Initially, establishing an architecture that provides predictability will take some additional effort, but it’s less effort than it would take to constantly move workloads around to minimize latency. Latency has to be considered, of course, but only inasmuch as it informs application performance guidelines.

Simplicity as a Goal

This might be where you say, “This is as it has always been” in terms of a desire for predictability, but there are other trends to content with. Namely, the aforementioned trend toward simplified IT infrastructure.

As you look around the market, companies are scooping up things like hyperconverged solutions to ease management.
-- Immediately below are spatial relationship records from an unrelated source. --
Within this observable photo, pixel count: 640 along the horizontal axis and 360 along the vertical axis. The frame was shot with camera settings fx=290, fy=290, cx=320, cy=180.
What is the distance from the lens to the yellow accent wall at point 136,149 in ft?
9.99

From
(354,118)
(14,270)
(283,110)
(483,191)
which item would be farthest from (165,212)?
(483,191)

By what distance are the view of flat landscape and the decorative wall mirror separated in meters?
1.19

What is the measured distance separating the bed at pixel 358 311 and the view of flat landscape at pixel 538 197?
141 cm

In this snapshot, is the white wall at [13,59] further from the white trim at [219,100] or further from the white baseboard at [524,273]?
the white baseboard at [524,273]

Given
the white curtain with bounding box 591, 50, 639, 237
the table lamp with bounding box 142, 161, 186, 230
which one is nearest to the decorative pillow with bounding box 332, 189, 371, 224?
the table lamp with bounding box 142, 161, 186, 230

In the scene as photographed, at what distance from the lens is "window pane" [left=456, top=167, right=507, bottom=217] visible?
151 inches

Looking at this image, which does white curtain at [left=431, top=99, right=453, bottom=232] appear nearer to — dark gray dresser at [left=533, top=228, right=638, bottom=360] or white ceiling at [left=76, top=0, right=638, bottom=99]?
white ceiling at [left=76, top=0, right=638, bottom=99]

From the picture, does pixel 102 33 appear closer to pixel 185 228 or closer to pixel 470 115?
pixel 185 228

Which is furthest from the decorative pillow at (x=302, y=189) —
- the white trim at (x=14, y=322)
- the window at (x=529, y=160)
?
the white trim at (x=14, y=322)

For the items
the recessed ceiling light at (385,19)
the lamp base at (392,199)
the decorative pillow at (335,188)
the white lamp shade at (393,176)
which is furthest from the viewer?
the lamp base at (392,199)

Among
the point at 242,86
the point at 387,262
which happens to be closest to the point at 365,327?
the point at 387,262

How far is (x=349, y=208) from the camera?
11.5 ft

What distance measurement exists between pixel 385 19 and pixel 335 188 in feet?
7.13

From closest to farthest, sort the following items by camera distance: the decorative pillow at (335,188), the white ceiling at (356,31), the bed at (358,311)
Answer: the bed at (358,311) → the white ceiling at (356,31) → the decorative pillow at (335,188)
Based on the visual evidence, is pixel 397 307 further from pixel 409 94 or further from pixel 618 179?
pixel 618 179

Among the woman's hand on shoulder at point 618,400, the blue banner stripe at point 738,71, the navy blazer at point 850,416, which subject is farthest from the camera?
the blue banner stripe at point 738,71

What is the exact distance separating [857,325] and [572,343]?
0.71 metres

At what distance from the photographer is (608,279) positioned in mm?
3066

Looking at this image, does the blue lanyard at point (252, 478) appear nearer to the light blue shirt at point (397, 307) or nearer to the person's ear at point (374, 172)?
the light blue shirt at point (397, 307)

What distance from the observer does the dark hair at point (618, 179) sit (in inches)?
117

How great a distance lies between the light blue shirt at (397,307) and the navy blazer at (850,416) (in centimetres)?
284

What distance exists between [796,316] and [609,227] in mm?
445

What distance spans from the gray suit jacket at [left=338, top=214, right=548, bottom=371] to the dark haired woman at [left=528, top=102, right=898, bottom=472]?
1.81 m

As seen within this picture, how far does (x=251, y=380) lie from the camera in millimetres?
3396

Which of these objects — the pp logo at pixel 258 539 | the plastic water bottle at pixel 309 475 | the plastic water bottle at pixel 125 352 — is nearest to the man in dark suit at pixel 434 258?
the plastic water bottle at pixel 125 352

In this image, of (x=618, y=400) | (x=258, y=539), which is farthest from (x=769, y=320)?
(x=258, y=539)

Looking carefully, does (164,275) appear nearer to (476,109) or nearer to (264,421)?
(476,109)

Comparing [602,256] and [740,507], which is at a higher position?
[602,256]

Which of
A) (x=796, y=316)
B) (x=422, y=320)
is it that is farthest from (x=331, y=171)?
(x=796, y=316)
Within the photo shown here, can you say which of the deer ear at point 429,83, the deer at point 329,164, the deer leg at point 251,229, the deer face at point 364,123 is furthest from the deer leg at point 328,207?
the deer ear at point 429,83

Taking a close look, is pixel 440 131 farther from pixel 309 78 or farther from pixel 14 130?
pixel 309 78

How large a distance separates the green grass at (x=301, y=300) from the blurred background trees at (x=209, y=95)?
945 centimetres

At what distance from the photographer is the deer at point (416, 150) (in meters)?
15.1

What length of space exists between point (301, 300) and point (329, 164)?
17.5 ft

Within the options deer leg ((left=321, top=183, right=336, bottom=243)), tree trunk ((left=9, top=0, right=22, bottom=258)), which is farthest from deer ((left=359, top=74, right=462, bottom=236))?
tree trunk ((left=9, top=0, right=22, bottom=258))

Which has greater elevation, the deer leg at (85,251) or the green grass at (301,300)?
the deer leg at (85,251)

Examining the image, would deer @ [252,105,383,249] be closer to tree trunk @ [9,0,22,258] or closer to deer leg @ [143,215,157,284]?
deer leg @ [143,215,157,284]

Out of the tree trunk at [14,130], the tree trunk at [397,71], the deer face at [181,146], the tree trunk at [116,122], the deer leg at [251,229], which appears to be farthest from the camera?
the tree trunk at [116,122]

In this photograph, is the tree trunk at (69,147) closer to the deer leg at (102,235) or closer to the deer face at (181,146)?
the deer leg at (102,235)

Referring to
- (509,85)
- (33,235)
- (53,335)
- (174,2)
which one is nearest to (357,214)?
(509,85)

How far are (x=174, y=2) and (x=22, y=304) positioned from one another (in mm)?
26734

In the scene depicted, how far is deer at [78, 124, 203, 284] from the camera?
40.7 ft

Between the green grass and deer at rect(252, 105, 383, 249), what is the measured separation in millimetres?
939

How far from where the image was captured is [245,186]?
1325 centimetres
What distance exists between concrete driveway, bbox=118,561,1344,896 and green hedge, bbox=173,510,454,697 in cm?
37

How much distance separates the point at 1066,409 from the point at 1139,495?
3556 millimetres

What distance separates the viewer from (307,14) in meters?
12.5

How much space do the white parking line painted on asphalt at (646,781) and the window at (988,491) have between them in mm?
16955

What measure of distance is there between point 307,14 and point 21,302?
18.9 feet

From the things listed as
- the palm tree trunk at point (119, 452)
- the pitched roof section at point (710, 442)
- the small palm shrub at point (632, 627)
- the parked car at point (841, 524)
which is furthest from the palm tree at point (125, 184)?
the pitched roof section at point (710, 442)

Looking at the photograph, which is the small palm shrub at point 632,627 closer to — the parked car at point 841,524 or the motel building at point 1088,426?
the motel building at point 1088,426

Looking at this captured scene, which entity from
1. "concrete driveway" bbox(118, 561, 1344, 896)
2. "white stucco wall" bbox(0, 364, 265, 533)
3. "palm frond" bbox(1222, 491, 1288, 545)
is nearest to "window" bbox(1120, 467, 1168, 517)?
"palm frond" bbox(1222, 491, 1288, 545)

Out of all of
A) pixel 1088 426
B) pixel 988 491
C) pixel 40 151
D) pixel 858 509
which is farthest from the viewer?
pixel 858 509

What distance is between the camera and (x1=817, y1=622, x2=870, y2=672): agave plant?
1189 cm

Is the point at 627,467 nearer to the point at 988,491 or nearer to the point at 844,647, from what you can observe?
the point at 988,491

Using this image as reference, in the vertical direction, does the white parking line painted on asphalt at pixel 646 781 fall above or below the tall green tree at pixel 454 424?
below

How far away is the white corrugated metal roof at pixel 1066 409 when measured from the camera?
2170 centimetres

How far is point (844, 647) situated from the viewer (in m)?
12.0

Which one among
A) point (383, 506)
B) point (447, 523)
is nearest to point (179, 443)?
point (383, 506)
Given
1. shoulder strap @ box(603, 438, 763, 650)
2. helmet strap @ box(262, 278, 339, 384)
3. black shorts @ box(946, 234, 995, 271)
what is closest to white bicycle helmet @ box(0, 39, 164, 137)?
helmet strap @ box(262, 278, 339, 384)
Hyperconvergence isn’t the only example, but it’s one of the most prevalent. At the same time that companies want consistent, predictable application performance, they also want solutions that don’t require the technical depth that used to be prevalent.

We used to have deeply technical architects design, tweak, and constantly tune systems. Now, we need those systems to do some of that on their own. This is why features like Intel’s ADQ are so important. In an era in which simplicity is so cherished, predictable performance can’t be an afterthought. It needs to be baked right into the infrastructure.